E quindi la solitudine, la depressione, la bulimia, mentre il mondo la idolatrava e ne alimentava, anno dopo anno, la popolarità e il mito grazie alla sua empatia, alla sua bellezza e all’eleganza innata. Ma la competizione con Camilla, la spontaneità contrapposta ai rigidi protocolli reali la trasformarono presto in un personaggio anticonformista – una principessa pop, se ci perdonate la contraddizione in termini. E mentre il suo matrimonio andava in pezzi, Diana comprese di poter utilizzare la propria popolarità per catalizzare su di sé ancora più attenzione da riversare su cause benefiche – come lo smantellamento delle mine antiuomo oppure le campagne di sensibilizzazione sull’AIDS. Amica di cantanti, attori e di uno star system che l’adorava tanto quanto la gente di tutto il mondo, Lady Diana riuscì a cogliere il meglio dalla propria posizione, unendo la propria sensibilità all’enorme cassa di risonanza che era capace di creare su qualsiasi cosa mettesse mano.
L’intervista del 1995 alla BBC in cui si metteva a nudo ammettendo i tradimenti non intaccò minimamente la sua persona ma anzi la rese più forte, e anche dopo il divorzio Diana continuò a catalizzare l’attenzione mondiale: vuoi per la sua personalità e per l’etichetta ormai guadagnata di “Principessa del Popolo”, vuoi anche per il fatto di essere riuscita a spazzare via la polvere che copriva da secoli i palazzi Reali e per aver messo letteralmente sotto i riflettori tutto ciò che prima era stato custodito gelosamente all’ombra della Corona.

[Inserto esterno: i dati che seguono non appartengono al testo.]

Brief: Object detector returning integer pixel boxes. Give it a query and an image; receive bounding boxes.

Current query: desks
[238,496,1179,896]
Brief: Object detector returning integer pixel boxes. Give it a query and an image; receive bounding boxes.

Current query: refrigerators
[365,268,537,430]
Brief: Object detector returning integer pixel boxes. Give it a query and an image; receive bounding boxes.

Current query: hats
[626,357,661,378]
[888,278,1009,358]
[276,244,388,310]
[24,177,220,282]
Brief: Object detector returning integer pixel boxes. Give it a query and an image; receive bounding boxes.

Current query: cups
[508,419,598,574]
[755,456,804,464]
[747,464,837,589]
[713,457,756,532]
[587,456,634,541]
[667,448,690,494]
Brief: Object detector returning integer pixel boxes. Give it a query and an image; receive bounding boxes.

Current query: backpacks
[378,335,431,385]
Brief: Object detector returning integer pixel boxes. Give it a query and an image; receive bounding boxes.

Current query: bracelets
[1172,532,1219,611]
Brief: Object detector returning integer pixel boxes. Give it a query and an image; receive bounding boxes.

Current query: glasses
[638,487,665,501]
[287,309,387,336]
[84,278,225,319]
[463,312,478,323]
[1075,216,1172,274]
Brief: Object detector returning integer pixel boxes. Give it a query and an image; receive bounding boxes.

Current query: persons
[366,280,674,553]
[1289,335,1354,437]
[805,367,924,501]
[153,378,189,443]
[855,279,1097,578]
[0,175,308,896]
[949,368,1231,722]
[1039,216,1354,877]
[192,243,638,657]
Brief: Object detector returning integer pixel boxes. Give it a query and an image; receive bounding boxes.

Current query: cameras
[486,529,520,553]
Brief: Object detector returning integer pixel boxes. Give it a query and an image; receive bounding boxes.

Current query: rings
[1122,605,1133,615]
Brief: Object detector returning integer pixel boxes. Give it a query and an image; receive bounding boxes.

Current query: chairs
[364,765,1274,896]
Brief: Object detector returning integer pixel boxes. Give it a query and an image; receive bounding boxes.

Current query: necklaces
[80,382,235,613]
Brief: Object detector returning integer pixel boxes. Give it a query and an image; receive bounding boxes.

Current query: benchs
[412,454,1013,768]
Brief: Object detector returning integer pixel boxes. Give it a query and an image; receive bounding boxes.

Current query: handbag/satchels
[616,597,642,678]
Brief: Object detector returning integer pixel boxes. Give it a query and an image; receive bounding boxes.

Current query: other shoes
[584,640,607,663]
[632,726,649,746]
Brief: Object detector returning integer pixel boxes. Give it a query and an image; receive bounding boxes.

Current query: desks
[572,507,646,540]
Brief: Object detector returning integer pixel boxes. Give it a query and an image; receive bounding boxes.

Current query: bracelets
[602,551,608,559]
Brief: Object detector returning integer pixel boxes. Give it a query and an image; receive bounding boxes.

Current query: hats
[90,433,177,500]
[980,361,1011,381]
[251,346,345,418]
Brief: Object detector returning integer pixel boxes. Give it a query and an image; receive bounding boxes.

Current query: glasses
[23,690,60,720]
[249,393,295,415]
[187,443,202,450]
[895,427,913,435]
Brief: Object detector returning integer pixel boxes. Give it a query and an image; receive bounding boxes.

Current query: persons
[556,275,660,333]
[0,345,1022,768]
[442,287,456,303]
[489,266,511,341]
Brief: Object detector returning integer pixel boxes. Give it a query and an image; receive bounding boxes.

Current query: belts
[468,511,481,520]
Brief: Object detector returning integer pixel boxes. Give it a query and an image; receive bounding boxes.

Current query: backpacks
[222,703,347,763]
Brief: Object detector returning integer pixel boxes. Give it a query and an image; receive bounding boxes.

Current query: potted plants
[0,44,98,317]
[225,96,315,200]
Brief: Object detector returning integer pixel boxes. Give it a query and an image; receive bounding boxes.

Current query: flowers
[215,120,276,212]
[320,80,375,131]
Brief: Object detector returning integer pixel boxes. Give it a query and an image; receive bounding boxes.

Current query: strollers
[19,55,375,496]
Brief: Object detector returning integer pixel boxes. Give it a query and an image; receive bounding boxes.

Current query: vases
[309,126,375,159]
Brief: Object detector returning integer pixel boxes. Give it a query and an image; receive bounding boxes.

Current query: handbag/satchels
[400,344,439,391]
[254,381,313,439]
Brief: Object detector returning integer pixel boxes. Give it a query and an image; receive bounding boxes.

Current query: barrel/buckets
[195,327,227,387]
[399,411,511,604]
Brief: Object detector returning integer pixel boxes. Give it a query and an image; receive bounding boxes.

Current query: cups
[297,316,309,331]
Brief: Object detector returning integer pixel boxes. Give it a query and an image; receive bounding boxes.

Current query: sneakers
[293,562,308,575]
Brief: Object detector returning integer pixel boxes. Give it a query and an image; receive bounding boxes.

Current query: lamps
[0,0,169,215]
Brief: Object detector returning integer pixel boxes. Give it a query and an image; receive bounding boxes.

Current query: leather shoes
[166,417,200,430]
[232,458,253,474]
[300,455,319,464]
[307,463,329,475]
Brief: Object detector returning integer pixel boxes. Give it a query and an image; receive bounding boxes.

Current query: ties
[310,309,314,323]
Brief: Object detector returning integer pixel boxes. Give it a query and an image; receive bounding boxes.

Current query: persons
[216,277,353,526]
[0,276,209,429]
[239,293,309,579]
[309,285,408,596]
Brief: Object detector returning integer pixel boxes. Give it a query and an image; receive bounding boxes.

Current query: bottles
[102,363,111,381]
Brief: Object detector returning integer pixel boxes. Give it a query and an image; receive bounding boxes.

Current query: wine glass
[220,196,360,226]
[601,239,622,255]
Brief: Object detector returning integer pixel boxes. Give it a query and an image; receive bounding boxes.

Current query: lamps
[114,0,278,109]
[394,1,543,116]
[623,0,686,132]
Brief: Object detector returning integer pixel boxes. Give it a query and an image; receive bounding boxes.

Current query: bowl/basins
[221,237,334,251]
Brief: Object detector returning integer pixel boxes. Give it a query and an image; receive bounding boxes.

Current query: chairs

Emma Corrin, classe 1995, è quasi impressionante nella somiglianza con Diana e compie un grande lavoro in questo ruolo sicuramente non facile visto l’hype che si era creato nei mesi precedenti l’uscita di questa stagione; ottima anche l’interpretazione di Josh O’Connor, che cerca di suscitare una certa empatia nei confronti di un Carlo tormentato e sofferente in un percorso coerente iniziato con la terza stagione. Ma la figura del Principe del Galles ne esce a pezzi così come tutto l’enclave reale, reo di aver volutamente ignorato l’enorme disagio di Diana.
Si vocifera che la Royal Family non abbia apprezzato molto questa ultima stagione: comprensibile, considerando che con altre due stagioni di “The Crown” alle porte – e il conseguente cambio di cast – il mito della Principessa del Galles, a quasi trent’anni dalla morte, tornerà ad alimentarsi e a far tremare le fondamenta di Buckingham Palace.